##### GIVEN ENTRIES

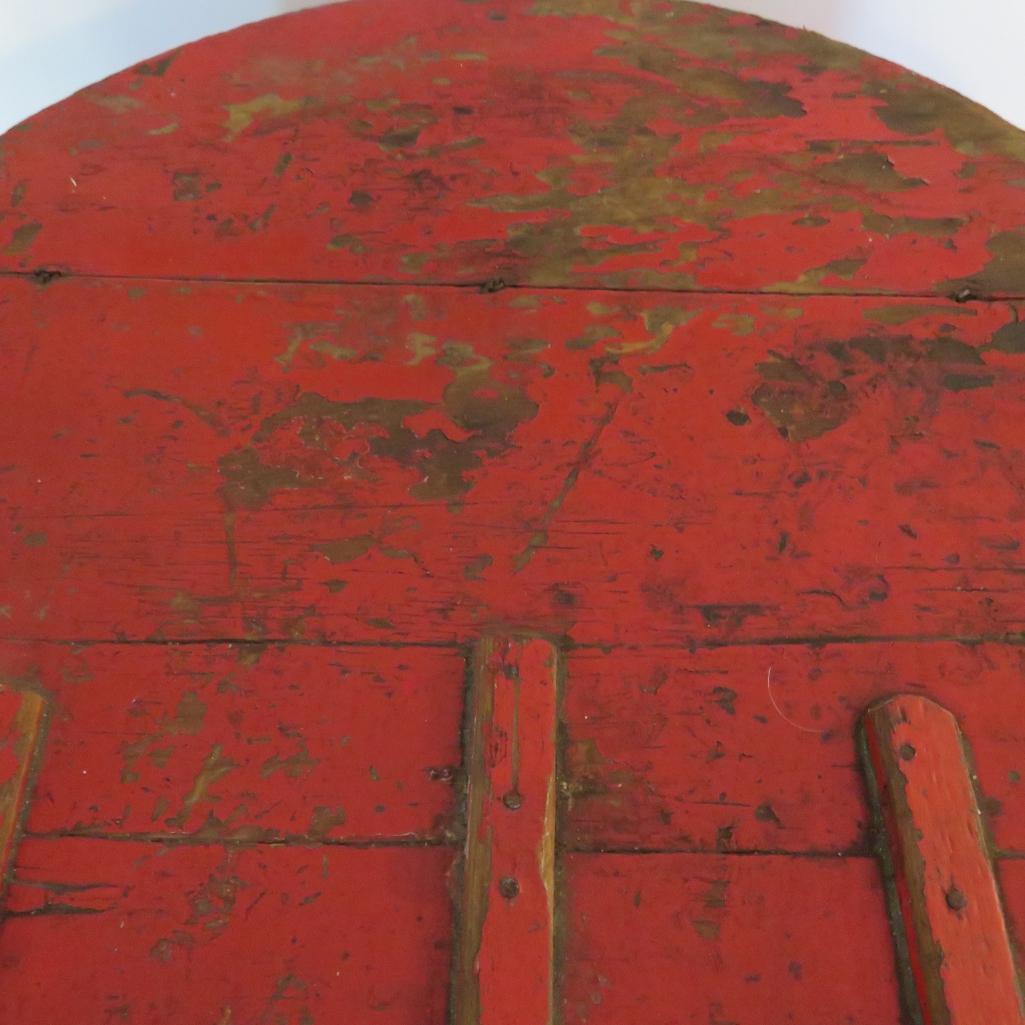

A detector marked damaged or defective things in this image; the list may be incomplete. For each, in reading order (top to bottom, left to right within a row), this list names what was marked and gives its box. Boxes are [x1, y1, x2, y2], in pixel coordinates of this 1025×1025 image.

chipped red paint [452, 636, 556, 1020]
chipped red paint [864, 696, 1024, 1024]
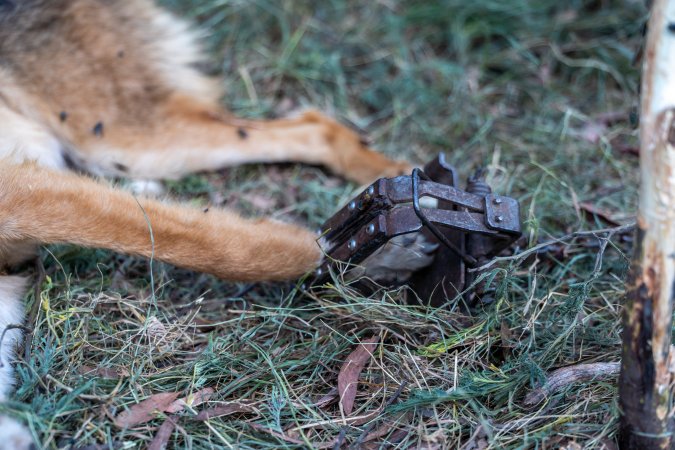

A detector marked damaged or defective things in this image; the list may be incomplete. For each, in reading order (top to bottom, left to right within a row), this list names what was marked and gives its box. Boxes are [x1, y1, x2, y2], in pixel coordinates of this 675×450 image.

rusty metal [316, 154, 524, 306]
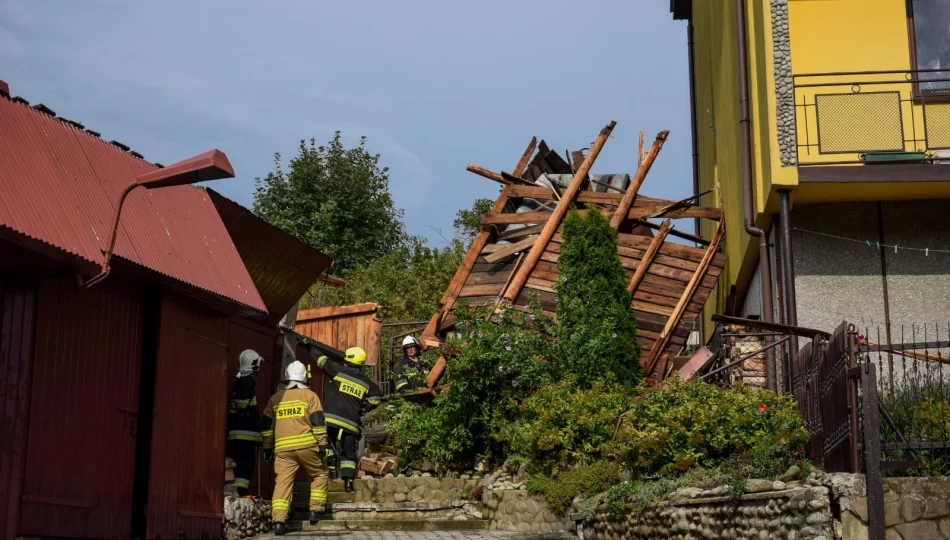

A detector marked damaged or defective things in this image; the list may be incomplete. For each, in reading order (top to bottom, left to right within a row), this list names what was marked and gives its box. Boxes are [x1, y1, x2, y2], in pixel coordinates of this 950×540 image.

damaged structure [416, 120, 728, 386]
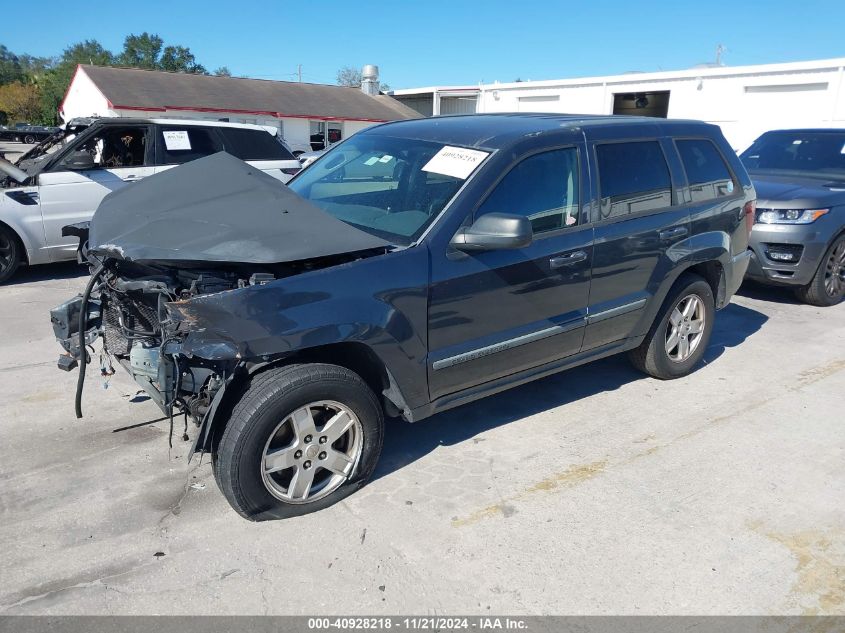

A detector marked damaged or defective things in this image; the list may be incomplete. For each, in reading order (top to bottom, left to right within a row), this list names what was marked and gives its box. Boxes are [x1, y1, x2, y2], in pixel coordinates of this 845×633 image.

crumpled hood [87, 152, 388, 262]
crumpled hood [748, 172, 844, 209]
damaged dark gray suv [49, 113, 756, 520]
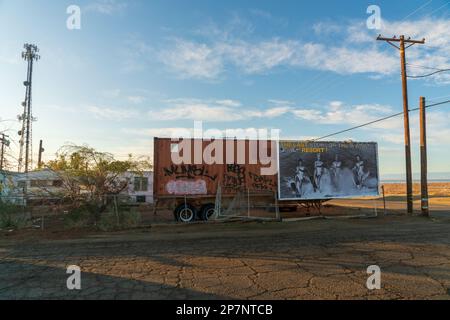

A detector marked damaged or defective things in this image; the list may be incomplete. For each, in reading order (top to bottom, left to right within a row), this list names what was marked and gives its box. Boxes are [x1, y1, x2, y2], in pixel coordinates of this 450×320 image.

rusty metal panel [153, 138, 276, 198]
rusty billboard trailer [154, 138, 278, 198]
rusty billboard trailer [278, 141, 380, 200]
cracked asphalt road [0, 215, 450, 300]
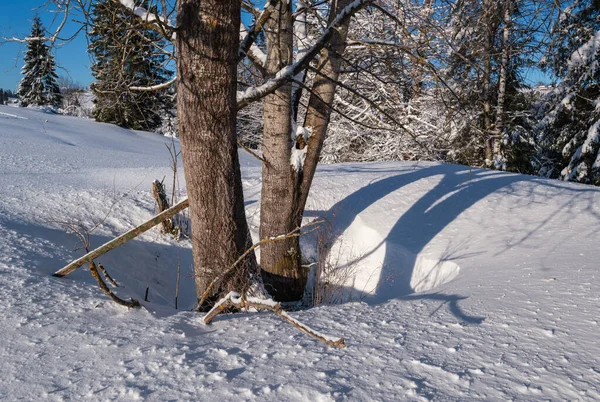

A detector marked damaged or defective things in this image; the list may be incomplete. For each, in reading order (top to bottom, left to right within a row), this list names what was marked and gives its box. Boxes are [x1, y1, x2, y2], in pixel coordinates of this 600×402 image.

broken stick [54, 197, 190, 276]
broken stick [202, 292, 344, 348]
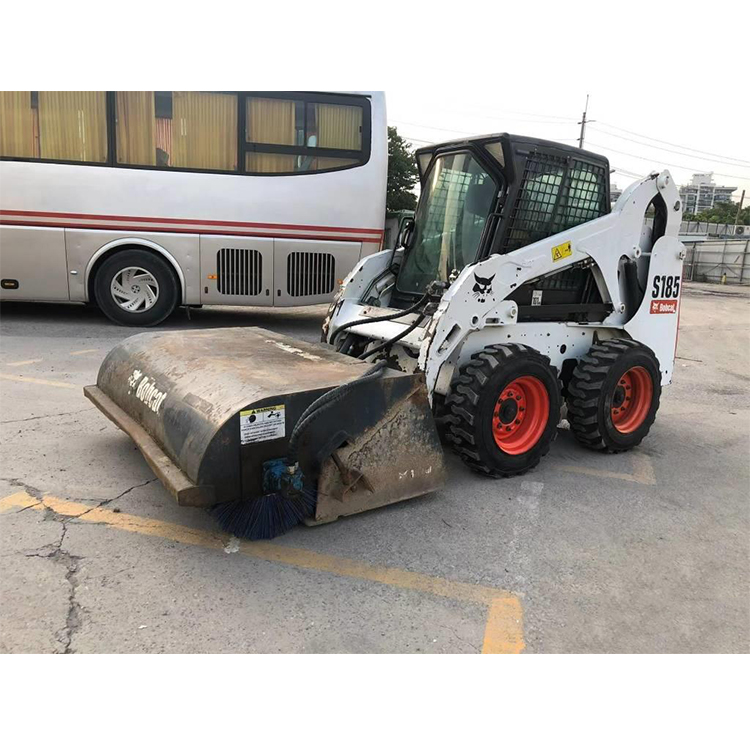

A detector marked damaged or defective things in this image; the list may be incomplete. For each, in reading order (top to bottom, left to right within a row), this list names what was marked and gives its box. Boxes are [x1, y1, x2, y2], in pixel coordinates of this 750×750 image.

cracked pavement [1, 290, 750, 656]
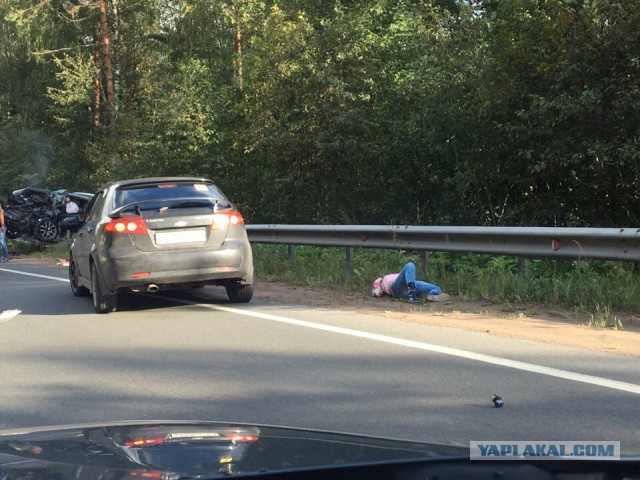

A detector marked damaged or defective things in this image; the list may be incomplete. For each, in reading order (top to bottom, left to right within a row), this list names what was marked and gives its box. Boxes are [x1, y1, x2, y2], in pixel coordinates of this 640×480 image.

crashed black car [4, 188, 92, 244]
damaged vehicle [3, 188, 93, 244]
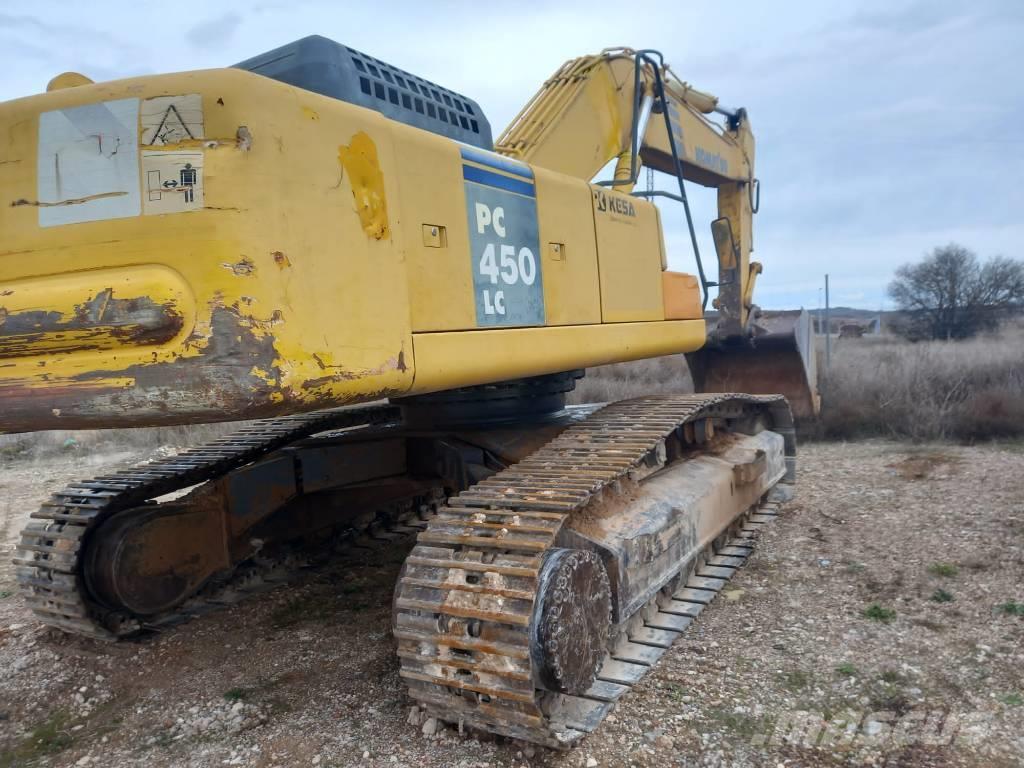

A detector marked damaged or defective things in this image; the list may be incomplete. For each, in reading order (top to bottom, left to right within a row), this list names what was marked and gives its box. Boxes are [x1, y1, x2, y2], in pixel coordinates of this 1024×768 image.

peeling paint [338, 130, 390, 240]
rusty track [16, 404, 402, 640]
rusty track [392, 392, 792, 748]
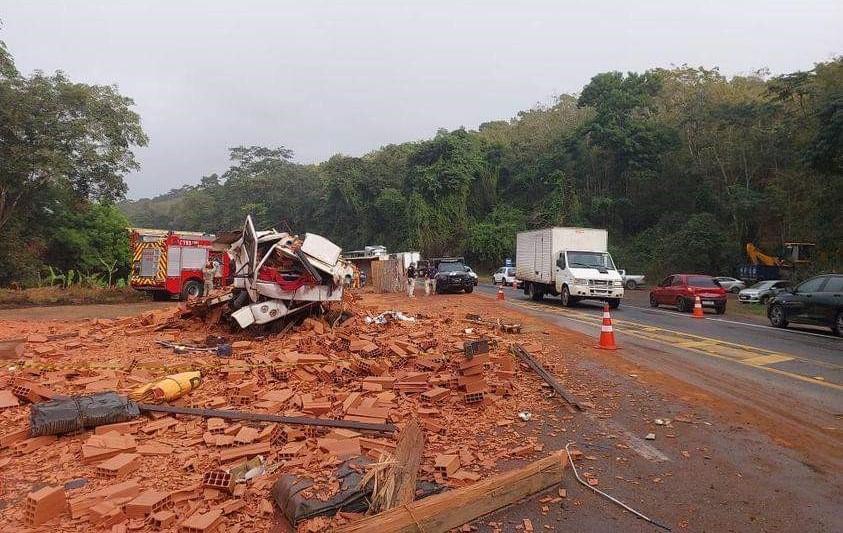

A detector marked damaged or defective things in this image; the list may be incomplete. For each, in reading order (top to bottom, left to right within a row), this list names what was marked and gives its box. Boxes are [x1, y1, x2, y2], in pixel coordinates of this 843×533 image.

crushed vehicle [214, 214, 356, 326]
demolished truck cab [224, 216, 352, 328]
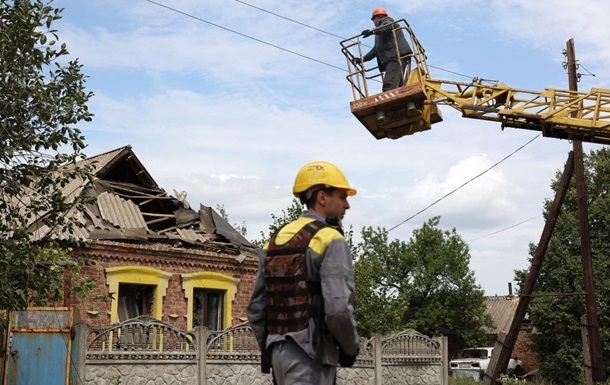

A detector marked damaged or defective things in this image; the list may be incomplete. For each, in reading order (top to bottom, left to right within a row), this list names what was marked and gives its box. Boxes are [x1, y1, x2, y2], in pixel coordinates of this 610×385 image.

broken roof [30, 146, 256, 260]
damaged house [29, 146, 258, 328]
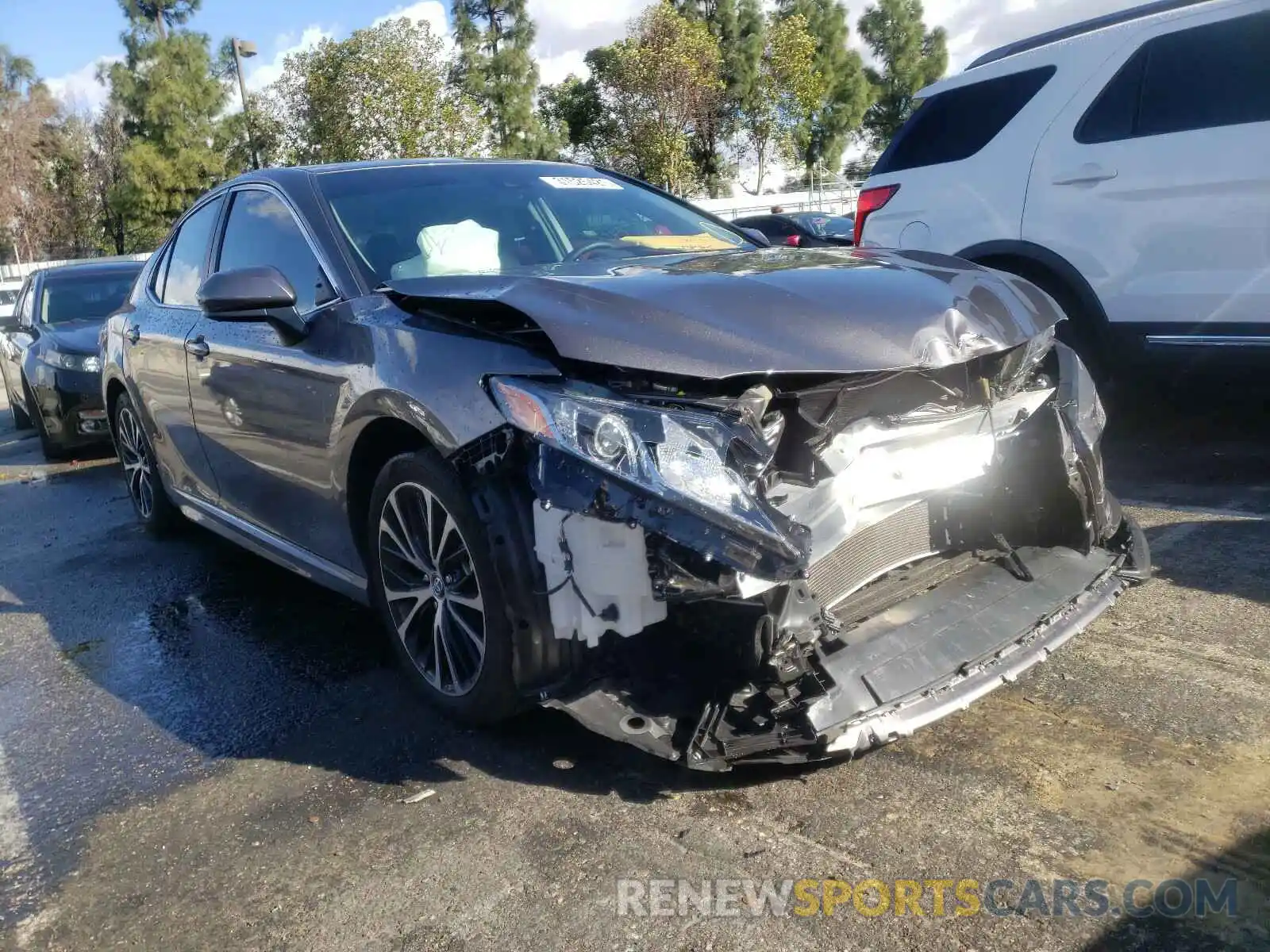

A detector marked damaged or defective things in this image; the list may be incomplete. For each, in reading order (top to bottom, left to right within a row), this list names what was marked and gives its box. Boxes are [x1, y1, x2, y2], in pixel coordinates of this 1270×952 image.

crumpled hood [38, 321, 103, 354]
crumpled hood [384, 248, 1060, 378]
damaged toyota camry [102, 162, 1149, 774]
broken headlight [492, 376, 784, 539]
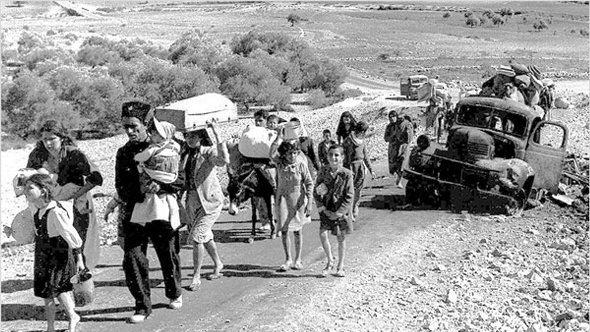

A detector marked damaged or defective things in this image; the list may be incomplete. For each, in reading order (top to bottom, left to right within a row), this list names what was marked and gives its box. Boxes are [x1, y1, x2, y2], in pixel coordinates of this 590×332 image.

wrecked truck [408, 96, 568, 215]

##########

§ **REQUIREMENT**:
Where the line containing "this 590×332 image." appears in the records above, begin copying and continue through the last line; copy each line exactly and include no others.

§ **RESPONSE AREA**:
A detector marked damaged or defective things in this image; the list may be incomplete. For each, in reading order (top to bottom, left to right within a row), this list names what was marked and gives its box. Boxes are [x1, y1, x2, y2], in pixel coordinates of this 590×332 image.

wrecked truck [408, 96, 568, 215]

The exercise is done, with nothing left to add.